Enseigner le français avec Eveline Charmeux

Quelles opérations cognitives sont mises en jeu dans la lecture ?

Sous cette question un peu savante, se cachent en fait les véritables contenus d'enseignement de la lecture depuis la maternelle jusqu'à la fin de l'école obligatoire

 

On peut aussi intituler cet article : "quels savoir-faire, les enfants doivent-ils acquérir pour devenir des lecteurs efficaces ?"

Les recherches actuelles permettent de formuler l'hypothèse que sept opérations semblent nécessaires, pour que des significations puissent être construites.

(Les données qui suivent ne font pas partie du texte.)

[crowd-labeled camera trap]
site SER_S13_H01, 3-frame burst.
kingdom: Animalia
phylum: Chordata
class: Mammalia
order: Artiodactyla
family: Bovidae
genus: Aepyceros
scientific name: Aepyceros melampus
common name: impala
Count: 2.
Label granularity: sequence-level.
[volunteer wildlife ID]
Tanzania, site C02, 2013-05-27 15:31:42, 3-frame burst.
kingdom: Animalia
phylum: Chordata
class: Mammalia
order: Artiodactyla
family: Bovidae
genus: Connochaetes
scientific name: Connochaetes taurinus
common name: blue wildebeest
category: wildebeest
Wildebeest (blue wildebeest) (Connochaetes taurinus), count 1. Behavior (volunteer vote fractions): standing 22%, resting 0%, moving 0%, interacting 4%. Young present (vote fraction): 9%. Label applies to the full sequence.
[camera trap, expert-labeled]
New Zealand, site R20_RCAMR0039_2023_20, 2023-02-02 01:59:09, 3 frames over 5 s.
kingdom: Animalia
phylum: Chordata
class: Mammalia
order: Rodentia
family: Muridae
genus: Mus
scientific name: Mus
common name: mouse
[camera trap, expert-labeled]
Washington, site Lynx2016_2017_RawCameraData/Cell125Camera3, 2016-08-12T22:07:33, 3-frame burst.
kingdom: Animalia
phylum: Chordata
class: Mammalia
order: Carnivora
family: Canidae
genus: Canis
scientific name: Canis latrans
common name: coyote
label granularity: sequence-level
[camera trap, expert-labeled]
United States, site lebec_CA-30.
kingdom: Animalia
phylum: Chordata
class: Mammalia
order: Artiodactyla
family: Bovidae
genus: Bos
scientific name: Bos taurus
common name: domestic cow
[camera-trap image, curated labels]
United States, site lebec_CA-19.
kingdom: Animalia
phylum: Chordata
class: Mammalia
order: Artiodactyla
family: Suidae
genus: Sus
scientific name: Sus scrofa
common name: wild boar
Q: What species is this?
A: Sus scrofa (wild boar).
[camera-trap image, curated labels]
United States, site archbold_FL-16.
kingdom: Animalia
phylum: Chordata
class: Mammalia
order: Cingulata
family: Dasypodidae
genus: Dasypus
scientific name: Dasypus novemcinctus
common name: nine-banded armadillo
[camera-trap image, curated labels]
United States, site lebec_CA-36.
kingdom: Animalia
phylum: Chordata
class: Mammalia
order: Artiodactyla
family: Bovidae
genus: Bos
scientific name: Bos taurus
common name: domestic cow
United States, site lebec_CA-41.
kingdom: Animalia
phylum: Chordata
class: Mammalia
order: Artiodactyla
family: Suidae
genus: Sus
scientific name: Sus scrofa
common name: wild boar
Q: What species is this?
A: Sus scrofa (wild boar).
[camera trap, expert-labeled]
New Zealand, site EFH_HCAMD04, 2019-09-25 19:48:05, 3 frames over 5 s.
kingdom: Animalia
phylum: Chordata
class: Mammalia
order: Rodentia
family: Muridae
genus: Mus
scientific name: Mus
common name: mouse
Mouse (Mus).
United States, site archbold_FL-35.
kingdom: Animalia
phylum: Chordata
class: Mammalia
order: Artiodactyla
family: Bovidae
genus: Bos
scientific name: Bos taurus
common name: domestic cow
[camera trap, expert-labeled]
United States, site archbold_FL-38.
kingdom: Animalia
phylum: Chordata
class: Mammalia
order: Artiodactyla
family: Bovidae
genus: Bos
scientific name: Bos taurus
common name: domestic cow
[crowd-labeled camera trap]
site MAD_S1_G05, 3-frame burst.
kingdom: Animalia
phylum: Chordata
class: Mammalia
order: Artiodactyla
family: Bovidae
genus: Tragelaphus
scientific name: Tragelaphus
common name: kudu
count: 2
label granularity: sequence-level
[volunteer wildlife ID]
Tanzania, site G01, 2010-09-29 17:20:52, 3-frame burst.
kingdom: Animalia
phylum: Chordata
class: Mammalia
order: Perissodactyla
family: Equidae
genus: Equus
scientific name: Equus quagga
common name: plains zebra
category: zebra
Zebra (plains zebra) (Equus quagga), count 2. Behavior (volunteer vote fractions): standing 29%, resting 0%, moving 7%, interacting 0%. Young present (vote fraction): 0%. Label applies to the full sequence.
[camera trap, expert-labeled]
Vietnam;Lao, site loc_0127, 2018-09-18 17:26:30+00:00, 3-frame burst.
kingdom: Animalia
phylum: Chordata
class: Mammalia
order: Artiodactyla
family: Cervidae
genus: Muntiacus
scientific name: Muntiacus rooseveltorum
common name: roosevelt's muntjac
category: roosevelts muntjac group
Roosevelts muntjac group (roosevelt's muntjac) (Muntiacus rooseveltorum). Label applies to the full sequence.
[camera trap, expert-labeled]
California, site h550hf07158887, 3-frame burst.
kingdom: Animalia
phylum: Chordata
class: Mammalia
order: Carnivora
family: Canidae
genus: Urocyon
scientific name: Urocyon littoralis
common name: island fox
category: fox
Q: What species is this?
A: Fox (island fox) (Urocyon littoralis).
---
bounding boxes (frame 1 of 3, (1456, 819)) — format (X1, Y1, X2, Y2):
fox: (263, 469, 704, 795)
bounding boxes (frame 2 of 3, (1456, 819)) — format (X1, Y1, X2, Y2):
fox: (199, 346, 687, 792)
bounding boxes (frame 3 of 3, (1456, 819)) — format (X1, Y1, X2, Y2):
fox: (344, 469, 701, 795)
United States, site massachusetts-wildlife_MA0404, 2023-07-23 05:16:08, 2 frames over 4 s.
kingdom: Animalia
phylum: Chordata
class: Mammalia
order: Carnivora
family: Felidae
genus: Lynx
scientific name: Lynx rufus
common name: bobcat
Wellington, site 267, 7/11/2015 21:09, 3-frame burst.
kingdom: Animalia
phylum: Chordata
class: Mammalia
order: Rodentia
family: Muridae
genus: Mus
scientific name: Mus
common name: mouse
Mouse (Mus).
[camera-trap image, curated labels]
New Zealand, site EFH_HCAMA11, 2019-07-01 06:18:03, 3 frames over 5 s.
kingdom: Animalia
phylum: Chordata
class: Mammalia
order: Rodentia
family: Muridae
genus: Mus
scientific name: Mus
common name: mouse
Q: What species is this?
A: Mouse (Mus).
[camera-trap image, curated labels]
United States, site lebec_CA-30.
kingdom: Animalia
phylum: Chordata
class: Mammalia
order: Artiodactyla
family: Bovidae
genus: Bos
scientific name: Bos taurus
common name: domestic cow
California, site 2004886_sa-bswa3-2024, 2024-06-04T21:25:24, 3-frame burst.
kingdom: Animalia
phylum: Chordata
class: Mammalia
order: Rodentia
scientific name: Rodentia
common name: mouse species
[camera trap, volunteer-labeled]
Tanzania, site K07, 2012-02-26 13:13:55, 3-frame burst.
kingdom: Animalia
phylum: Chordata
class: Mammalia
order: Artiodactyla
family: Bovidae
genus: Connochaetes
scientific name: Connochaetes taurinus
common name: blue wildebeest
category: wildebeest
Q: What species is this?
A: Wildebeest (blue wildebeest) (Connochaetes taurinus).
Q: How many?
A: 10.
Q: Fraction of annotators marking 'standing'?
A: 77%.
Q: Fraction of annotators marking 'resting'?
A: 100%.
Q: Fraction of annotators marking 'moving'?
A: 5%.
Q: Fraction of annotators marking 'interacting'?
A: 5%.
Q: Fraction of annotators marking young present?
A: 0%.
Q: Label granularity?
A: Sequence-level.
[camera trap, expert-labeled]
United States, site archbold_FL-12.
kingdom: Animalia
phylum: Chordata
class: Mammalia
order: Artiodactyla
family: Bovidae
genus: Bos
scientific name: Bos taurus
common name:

1) Repérer le type d'écrit et la fonction sociale de l'écrit à lire :
* indices à utiliser :

  • la situation qui a motivé la lecture ;
  • le lieu où se trouvait l'objet à lire ;
  • les aspects matériels du support ;
  • la mise en page ;
  • la gestion de l'espace graphique: relation texte/images ;
  • le type, la taille et les variations des caractères utilisés ;
  • le caractère compact ou non de l'espace du texte ;

Ainsi, devant tout objet nouveau à lire, les premières questions et consignes de travail proposées par les enseignants, ont-elles intérêt à porter sur ces aspects et non sur ce que les apprenants comprennent spontanément.


2) Interpréter les aspects péritextuels :

  • mise en page,
  • ponctuation,
  • majuscules, etc..

3) Repérer le réseau d'énonciation : Qui parle? A qui? Où? Quand?
(les opérations 3 et 4 sont étroitement liées et leur ordre peut varier)
* indices à utiliser:

  • les embrayeurs (pronoms sujets, démonstratifs, possessifs, adverbes)
  • certaines informations (lieux, dates, durée)
  • les temps des verbes.

4) Faire le relevé des informations repérables dans le texte :
* indices : unités de première articulation: mots, groupes de mots, MAIS AUSSI: ordre des mots, « petits » mots, types de phrases, organisation textuelle.
* à noter ici la nécessité de ne pas confondre le fait d'identifier un mot et les possibilités d'en déduire des hypothèses de signification.
* stratégie :

  • mettre en relation entre elles ces unités ;
  • faire un repérage chronologique (au début, ensuite...) ;
  • faire un repérage logique (en effet, c'est pourquoi, donc...) ;
  • faire un repérage thématique (à partir de champs lexicaux par exemple );
  • confronter ces informations avec le projet de lecture initial, et les hypothèses ébauchées lors de l'exploration des aspects extérieurs au texte.

5) Repérer les marques orthographiques comme indicateurs de sens, soit sur l'axe horizontal des relations grammaticales entre les mots (Les boutiques de fruits espagnols / les boutiques de fruits espagnoles), soit sur l'axe vertical des oppositions sémantiques (il faut des poids et non des pois !), pour affiner les hypothèses de sens sur le texte.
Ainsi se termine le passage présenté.